The deal follows the announcement of a successful test of a cloud-centric 5G Edge computing platform, which the Abu Dhabi-based telecoms operator aims to leverage for sustainable business growth in the B2B segment, the companies said in a joint statement on Tuesday.
The agreement was signed at the Mobile World Congress (MWC) in Barcelona.
“The success of this testing activity will support UAE industries and the government sector in achieving their digital transformational objectives as we deploy a full suite of on-premise private 5G connectivity with inventive digital use cases requiring low latency and extreme reliability,” said Khalid Murshed, chief technology, and information officer of Etisalat UAE.
Edge computing in the telecoms industry moves the computing of traffic and services from a centralized cloud to the edge of the network and closer to the customer, Juniper networks reported.

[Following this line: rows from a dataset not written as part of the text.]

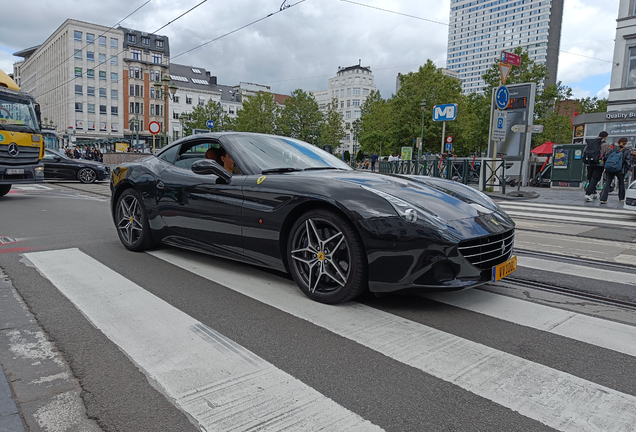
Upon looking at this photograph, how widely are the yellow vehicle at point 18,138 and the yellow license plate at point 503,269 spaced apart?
475 inches

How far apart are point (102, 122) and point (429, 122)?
54.1 meters

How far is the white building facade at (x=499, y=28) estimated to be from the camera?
166m

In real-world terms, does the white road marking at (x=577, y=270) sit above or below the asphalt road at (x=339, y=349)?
above

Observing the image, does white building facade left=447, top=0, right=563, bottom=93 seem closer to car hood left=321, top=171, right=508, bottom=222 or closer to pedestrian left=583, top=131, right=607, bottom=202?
pedestrian left=583, top=131, right=607, bottom=202

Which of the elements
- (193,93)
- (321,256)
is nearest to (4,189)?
(321,256)

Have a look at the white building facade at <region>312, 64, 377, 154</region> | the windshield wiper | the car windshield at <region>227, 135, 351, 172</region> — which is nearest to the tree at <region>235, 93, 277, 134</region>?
the car windshield at <region>227, 135, 351, 172</region>

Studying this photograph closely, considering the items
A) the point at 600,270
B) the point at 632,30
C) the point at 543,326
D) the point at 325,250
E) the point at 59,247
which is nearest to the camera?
the point at 543,326

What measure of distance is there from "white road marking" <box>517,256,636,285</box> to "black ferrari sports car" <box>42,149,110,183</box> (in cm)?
1786

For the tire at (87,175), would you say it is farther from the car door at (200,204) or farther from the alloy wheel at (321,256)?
the alloy wheel at (321,256)

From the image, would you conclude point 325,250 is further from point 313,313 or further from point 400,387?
point 400,387

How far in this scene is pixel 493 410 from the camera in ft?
6.78

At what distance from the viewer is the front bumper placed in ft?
37.2

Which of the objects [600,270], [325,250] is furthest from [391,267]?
[600,270]

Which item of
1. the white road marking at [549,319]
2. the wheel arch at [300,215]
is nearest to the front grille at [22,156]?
the wheel arch at [300,215]
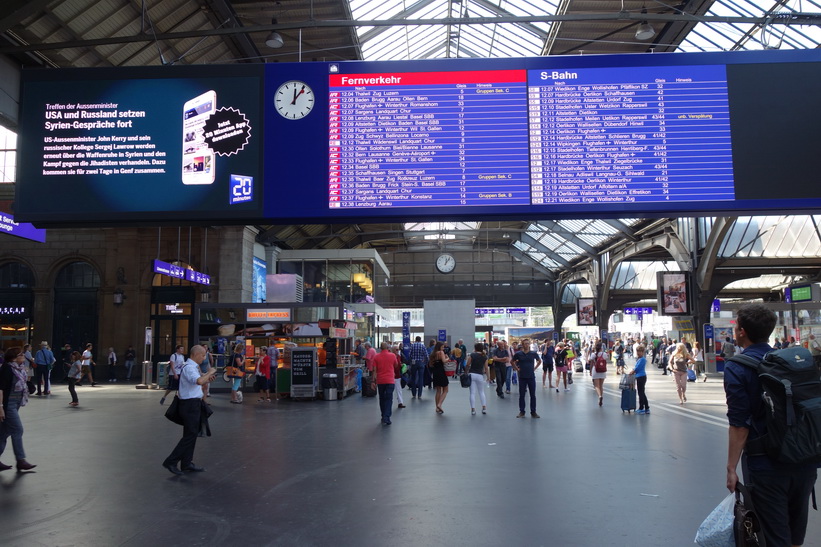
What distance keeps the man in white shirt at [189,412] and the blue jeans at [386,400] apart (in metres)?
4.37

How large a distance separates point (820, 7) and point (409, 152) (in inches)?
406

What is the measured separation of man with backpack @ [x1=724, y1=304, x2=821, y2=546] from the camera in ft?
10.8

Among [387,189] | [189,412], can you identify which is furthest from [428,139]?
[189,412]

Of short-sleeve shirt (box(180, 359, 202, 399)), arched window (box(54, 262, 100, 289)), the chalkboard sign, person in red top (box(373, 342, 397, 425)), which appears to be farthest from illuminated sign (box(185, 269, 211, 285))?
short-sleeve shirt (box(180, 359, 202, 399))

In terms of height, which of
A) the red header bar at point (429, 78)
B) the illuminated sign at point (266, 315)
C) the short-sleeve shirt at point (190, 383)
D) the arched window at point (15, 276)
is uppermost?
the red header bar at point (429, 78)

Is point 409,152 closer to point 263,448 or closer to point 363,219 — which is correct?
point 363,219

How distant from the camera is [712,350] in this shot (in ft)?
86.1

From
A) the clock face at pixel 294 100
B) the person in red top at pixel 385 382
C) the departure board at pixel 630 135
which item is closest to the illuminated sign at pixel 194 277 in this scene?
the person in red top at pixel 385 382

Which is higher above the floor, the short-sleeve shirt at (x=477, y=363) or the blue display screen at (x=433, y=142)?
the blue display screen at (x=433, y=142)

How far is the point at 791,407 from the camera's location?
323 cm

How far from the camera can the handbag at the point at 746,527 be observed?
3.27m

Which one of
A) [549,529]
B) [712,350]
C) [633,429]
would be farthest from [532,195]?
[712,350]

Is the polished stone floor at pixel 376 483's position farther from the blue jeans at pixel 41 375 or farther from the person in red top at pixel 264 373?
the blue jeans at pixel 41 375

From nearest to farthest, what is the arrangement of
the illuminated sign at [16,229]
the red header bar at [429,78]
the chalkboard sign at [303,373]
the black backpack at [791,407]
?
the black backpack at [791,407]
the red header bar at [429,78]
the illuminated sign at [16,229]
the chalkboard sign at [303,373]
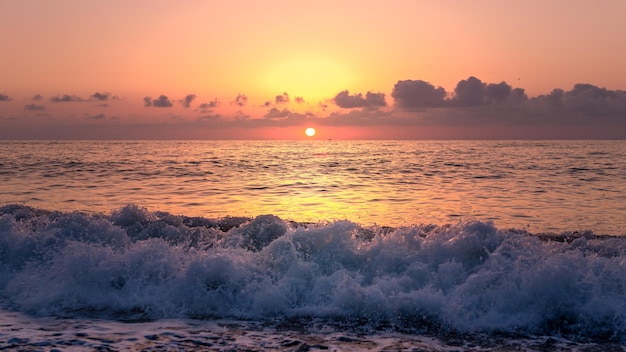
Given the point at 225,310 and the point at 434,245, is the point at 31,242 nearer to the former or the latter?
the point at 225,310

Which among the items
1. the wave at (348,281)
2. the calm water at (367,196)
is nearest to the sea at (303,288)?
the wave at (348,281)

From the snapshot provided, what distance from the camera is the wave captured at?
325 inches

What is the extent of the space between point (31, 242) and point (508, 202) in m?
17.5

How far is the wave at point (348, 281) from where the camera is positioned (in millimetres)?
8250

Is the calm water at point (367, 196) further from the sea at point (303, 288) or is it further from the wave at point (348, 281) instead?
the wave at point (348, 281)

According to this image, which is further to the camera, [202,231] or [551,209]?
[551,209]

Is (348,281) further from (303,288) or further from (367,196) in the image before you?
(367,196)

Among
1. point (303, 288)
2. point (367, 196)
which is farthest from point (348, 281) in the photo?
point (367, 196)

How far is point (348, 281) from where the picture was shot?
9242 millimetres

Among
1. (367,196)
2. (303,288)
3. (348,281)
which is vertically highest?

The main driving force for Edge technology is 5G, the present mobile communications standard. By 2025, 5G will be the “excessively used” access technology for multi-access edge computing (MEC) use cases at 100 percent, followed by fixed Wi-Fi, which is expected to be “excessively” and “significantly” used at both 37 percent, said MWC organizers the GSMA Association.
The “5G in a Box” concept, meanwhile, uses programmable hardware platforms and high-performance commodity computing servers to offer a generic and programmable platform for deployment at the edges of a 5G network, the University of Bristol said.
The cloud is also a key component of Edge computing. By 2025, 75 percent of organizations will use cloud services, research firm Gartner said.
Also, Dubai’s Emirates Integrated Telecommunications Company on Tuesday announced a similar preliminary agreement with Huawei at the MWC in which the two companies will collaborate to develop MEC that will help the operator, known as du, diversify its communications services.